_ACTIVITY_.
What you return must match the listing below character for character, minus any pictures.

_THE DATA_.

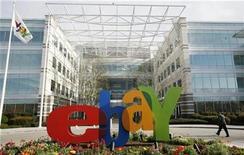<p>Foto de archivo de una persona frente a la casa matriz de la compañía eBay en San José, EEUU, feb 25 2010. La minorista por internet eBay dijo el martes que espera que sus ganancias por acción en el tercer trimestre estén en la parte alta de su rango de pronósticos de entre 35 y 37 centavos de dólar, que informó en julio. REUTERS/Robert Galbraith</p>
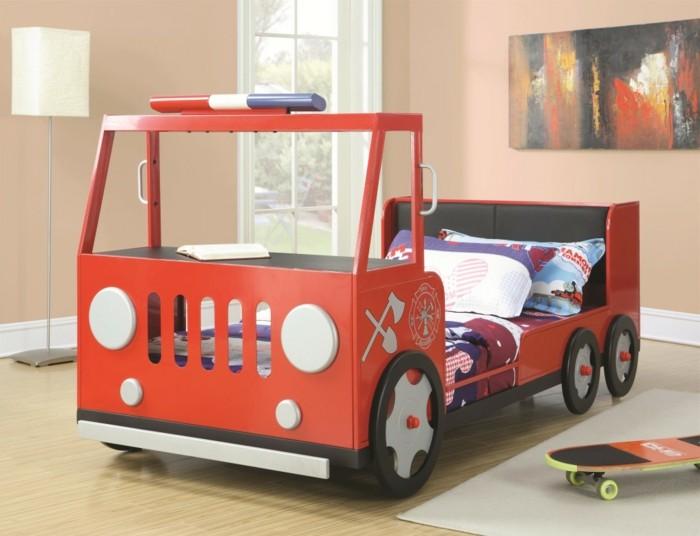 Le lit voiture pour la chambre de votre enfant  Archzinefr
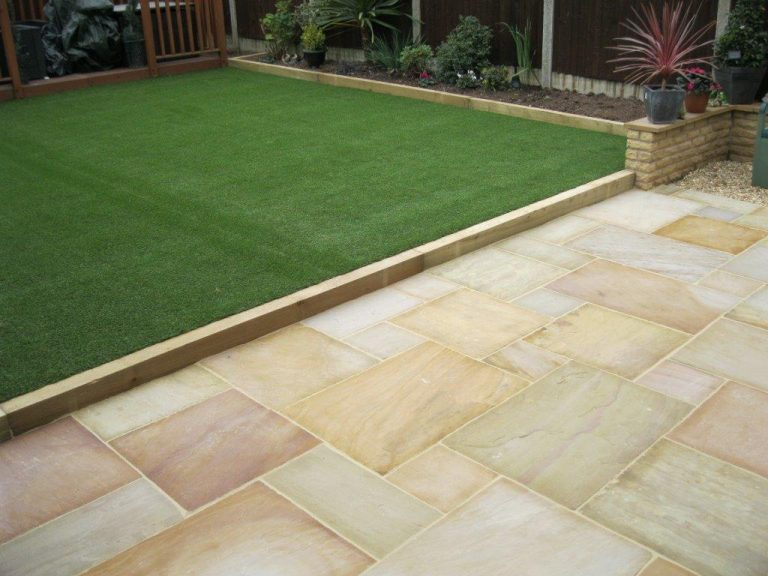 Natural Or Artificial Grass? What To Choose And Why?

_OUTPUT OF THE EXERCISE_.
<p>Foto de archivo de una persona frente a la casa matriz de la compañía eBay en San José, EEUU, feb 25 2010. La minorista por internet eBay dijo el martes que espera que sus ganancias por acción en el tercer trimestre estén en la parte alta de su rango de pronósticos de entre 35 y 37 centavos de dólar, que informó en julio. REUTERS/Robert Galbraith</p>
 Le lit voiture pour la chambre de votre enfant  Archzinefr
 Natural Or Artificial Grass? What To Choose And Why?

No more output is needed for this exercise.